## Brief
Swap every instance of "silhouetted tree" in the data below for "shadowed tree" and keep everything else the same. Leave the pictures out of your answer.

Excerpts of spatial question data
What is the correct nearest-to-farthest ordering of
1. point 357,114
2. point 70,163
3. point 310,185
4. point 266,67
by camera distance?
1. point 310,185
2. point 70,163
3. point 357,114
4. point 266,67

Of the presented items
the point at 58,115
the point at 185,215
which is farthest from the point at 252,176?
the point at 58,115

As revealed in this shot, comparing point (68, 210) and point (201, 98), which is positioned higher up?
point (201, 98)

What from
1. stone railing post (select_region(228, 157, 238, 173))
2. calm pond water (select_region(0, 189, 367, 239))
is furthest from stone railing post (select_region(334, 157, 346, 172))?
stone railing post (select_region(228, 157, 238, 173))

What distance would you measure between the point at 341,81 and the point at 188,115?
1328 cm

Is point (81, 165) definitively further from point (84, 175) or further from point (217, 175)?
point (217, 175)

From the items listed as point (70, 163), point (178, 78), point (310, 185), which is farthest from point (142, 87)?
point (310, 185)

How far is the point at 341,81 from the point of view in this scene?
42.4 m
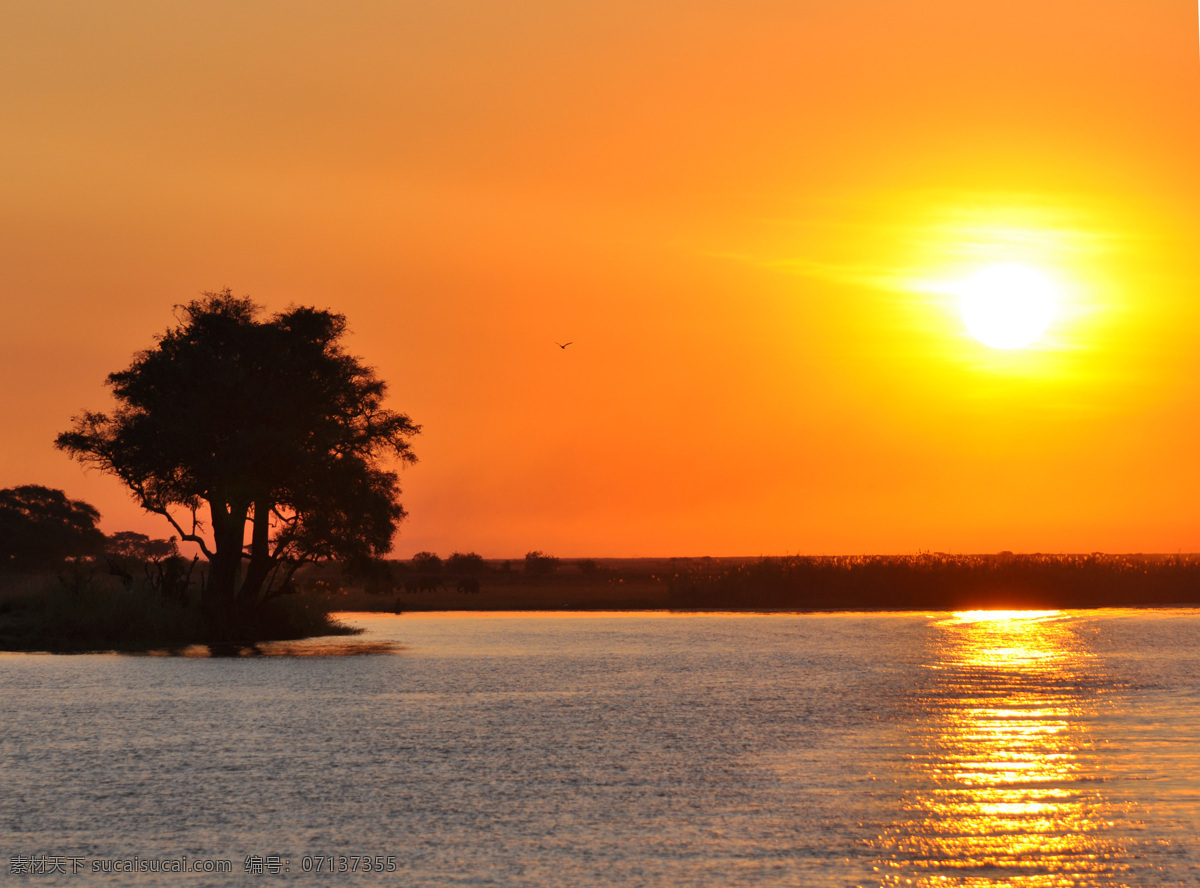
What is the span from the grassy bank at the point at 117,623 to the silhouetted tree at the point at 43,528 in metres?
66.1

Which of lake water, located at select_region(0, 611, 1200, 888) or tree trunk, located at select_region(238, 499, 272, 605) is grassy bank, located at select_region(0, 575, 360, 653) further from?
lake water, located at select_region(0, 611, 1200, 888)

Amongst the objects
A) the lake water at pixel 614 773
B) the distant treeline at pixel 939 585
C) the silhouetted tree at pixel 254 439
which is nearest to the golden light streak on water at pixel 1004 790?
the lake water at pixel 614 773

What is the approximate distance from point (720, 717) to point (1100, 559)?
69.8 meters

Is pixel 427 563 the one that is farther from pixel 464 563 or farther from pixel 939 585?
pixel 939 585

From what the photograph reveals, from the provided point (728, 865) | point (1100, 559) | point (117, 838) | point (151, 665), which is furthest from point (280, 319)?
point (1100, 559)

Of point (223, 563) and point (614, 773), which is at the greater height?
point (223, 563)

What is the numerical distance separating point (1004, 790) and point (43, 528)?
391 feet

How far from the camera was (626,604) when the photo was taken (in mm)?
80125

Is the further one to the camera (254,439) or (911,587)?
(911,587)

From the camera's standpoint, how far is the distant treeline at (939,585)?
252ft

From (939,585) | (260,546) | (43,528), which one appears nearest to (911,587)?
(939,585)

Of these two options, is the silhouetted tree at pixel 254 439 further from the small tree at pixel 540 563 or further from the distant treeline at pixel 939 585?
the small tree at pixel 540 563

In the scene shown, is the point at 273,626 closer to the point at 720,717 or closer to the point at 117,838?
the point at 720,717

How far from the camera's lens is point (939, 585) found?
7781cm
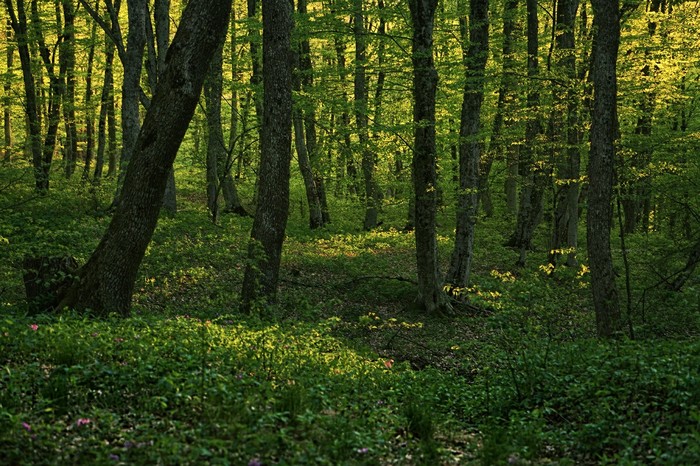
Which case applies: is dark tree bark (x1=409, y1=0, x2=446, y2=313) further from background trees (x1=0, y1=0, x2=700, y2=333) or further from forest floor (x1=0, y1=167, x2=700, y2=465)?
forest floor (x1=0, y1=167, x2=700, y2=465)

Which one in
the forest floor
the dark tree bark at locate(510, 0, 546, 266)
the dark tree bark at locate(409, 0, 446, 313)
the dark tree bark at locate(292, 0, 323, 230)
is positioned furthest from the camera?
the dark tree bark at locate(292, 0, 323, 230)

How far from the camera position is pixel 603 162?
362 inches

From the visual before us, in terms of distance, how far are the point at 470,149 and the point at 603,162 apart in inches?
168

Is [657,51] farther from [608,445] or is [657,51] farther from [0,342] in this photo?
[0,342]

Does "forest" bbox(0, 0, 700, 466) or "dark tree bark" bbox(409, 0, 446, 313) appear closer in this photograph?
"forest" bbox(0, 0, 700, 466)

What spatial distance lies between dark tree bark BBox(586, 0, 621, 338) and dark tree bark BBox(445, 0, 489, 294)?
370 cm

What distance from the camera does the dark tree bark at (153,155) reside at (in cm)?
735

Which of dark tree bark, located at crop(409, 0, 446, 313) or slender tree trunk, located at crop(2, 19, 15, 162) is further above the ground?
slender tree trunk, located at crop(2, 19, 15, 162)

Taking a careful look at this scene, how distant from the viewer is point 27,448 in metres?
3.60

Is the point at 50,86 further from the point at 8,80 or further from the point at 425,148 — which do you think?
the point at 425,148

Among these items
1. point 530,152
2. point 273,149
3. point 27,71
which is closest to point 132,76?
point 27,71

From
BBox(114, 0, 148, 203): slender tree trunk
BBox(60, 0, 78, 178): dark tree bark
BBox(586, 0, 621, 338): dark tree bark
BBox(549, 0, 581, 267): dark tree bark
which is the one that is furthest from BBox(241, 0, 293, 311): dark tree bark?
BBox(60, 0, 78, 178): dark tree bark

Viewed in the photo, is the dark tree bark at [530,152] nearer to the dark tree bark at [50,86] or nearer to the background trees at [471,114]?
the background trees at [471,114]

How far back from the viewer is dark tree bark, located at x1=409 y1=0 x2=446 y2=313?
11.4 metres
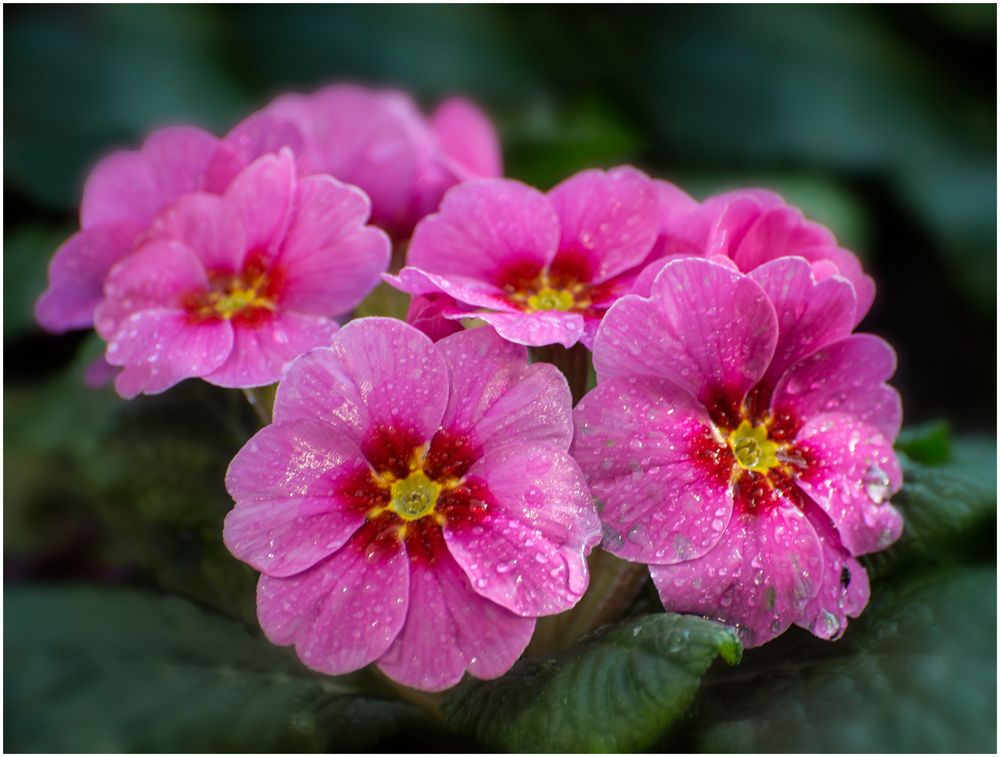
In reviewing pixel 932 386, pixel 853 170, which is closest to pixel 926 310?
pixel 932 386

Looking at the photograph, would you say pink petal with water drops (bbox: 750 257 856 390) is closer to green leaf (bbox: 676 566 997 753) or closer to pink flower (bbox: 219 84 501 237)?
green leaf (bbox: 676 566 997 753)

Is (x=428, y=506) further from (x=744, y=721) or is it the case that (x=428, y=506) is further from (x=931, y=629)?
(x=931, y=629)

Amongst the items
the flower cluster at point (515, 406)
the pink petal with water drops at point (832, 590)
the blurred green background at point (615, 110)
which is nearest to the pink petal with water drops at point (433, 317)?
the flower cluster at point (515, 406)

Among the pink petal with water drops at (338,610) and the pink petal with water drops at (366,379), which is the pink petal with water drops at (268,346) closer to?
the pink petal with water drops at (366,379)

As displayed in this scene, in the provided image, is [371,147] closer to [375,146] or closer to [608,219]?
[375,146]

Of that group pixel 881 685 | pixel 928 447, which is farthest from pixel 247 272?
pixel 928 447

## The output
What is the correct nearest-to-farthest ordering of
1. point 357,114
2. point 70,163
3. point 310,185
4. point 266,67
by camera distance?
1. point 310,185
2. point 70,163
3. point 357,114
4. point 266,67

Of the presented items
the point at 58,115
the point at 185,215
which is farthest from the point at 252,176?
the point at 58,115

As revealed in this shot, comparing point (68, 210) and point (201, 98), which is positioned higher up?
point (201, 98)

What from
1. stone railing post (select_region(228, 157, 238, 173))
2. calm pond water (select_region(0, 189, 367, 239))
is furthest from stone railing post (select_region(334, 157, 346, 172))?
stone railing post (select_region(228, 157, 238, 173))

What distance would you measure between the point at 341,81 and the point at 188,115?
1328 cm

Is point (81, 165) definitively further from point (84, 175) or further from point (217, 175)?
point (217, 175)

From the items listed as point (70, 163), point (178, 78), point (310, 185), which is farthest from point (142, 87)?
point (310, 185)

How far is the point at 341,81 from the point of view in this scene?
42.4 m
What is the span from the grassy bank at the point at 117,623 to the shadowed tree at the point at 43,528 in metres?
66.1

Which of lake water, located at select_region(0, 611, 1200, 888) or tree trunk, located at select_region(238, 499, 272, 605) is grassy bank, located at select_region(0, 575, 360, 653) further from?
lake water, located at select_region(0, 611, 1200, 888)

Amongst the objects
A) the lake water at pixel 614 773
B) the distant treeline at pixel 939 585
C) the shadowed tree at pixel 254 439
which is nearest to the golden light streak on water at pixel 1004 790?
the lake water at pixel 614 773

What is the approximate distance from point (720, 717) to point (1100, 559)?
69.8 meters

Is pixel 427 563 the one that is farther from pixel 464 563 or farther from pixel 939 585?
pixel 939 585

From what the photograph reveals, from the provided point (728, 865) | point (1100, 559) | point (117, 838) | point (151, 665), which is furthest from point (280, 319)?
point (1100, 559)

Of point (223, 563) and point (614, 773), which is at the greater height?
point (223, 563)

What is the numerical distance separating point (1004, 790) and point (43, 528)?
391 feet

How far from the camera was (626,604) when the photo was taken (in mm)?
80125

Is the further one to the camera (254,439) or (911,587)?
(911,587)

From the camera's standpoint, how far is the distant treeline at (939,585)?
252ft

From (939,585) | (260,546) | (43,528), which one appears nearest to (911,587)?
(939,585)

Of these two options, is the shadowed tree at pixel 254 439 further from the small tree at pixel 540 563 or further from the distant treeline at pixel 939 585?
the small tree at pixel 540 563

In the scene shown, is the point at 273,626 closer to the point at 720,717 or closer to the point at 117,838?
the point at 720,717

How far from the camera's lens is point (939, 585) found?
7781cm
Which case applies: is dark tree bark (x1=409, y1=0, x2=446, y2=313) further from background trees (x1=0, y1=0, x2=700, y2=333) or further from forest floor (x1=0, y1=167, x2=700, y2=465)?
forest floor (x1=0, y1=167, x2=700, y2=465)

Which one in
the forest floor
the dark tree bark at locate(510, 0, 546, 266)
the dark tree bark at locate(409, 0, 446, 313)
the dark tree bark at locate(292, 0, 323, 230)
is positioned furthest from the camera?
the dark tree bark at locate(292, 0, 323, 230)

How far from the camera position is pixel 603 162?
362 inches

From the visual before us, in terms of distance, how far are the point at 470,149 and the point at 603,162 apart in inches?
168

Is [657,51] farther from [608,445] or is [657,51] farther from [0,342] in this photo?
[0,342]

Does "forest" bbox(0, 0, 700, 466) or "dark tree bark" bbox(409, 0, 446, 313) appear closer in this photograph?
"forest" bbox(0, 0, 700, 466)

What spatial distance lies between dark tree bark BBox(586, 0, 621, 338) and dark tree bark BBox(445, 0, 489, 294)?
370 cm

What distance from the camera does the dark tree bark at (153,155) reside at (in cm)?
735

Which of dark tree bark, located at crop(409, 0, 446, 313) or slender tree trunk, located at crop(2, 19, 15, 162) is further above the ground?
slender tree trunk, located at crop(2, 19, 15, 162)

Taking a careful look at this scene, how distant from the viewer is point 27,448 in metres?
3.60

Is the point at 50,86 further from the point at 8,80 or further from the point at 425,148 — which do you think?
the point at 425,148

Among these items
1. point 530,152
2. point 273,149
3. point 27,71
which is closest to point 132,76?
point 27,71

From
BBox(114, 0, 148, 203): slender tree trunk
BBox(60, 0, 78, 178): dark tree bark
BBox(586, 0, 621, 338): dark tree bark
BBox(549, 0, 581, 267): dark tree bark
which is the one that is furthest from BBox(241, 0, 293, 311): dark tree bark?
BBox(60, 0, 78, 178): dark tree bark

Viewed in the photo, is the dark tree bark at [530,152] nearer to the dark tree bark at [50,86] or nearer to the background trees at [471,114]?
the background trees at [471,114]

How far back from the viewer is dark tree bark, located at x1=409 y1=0 x2=446 y2=313?
11.4 metres
In reviewing pixel 932 386, pixel 853 170, which is closest to pixel 926 310?
pixel 932 386

Looking at the photograph, would you say pink petal with water drops (bbox: 750 257 856 390) is closer to green leaf (bbox: 676 566 997 753) or closer to pink flower (bbox: 219 84 501 237)?
green leaf (bbox: 676 566 997 753)

Is (x=428, y=506) further from (x=744, y=721) or is it the case that (x=428, y=506) is further from (x=931, y=629)?
(x=931, y=629)

Amongst the items
the flower cluster at point (515, 406)
the pink petal with water drops at point (832, 590)
the blurred green background at point (615, 110)
which is nearest to the pink petal with water drops at point (433, 317)?
the flower cluster at point (515, 406)

Among the pink petal with water drops at (338,610) and the pink petal with water drops at (366,379), which is the pink petal with water drops at (268,346) closer to?
the pink petal with water drops at (366,379)

As displayed in this scene, in the provided image, is [371,147] closer to [375,146] or closer to [608,219]?
[375,146]

Of that group pixel 881 685 | pixel 928 447, which is farthest from pixel 247 272?
pixel 928 447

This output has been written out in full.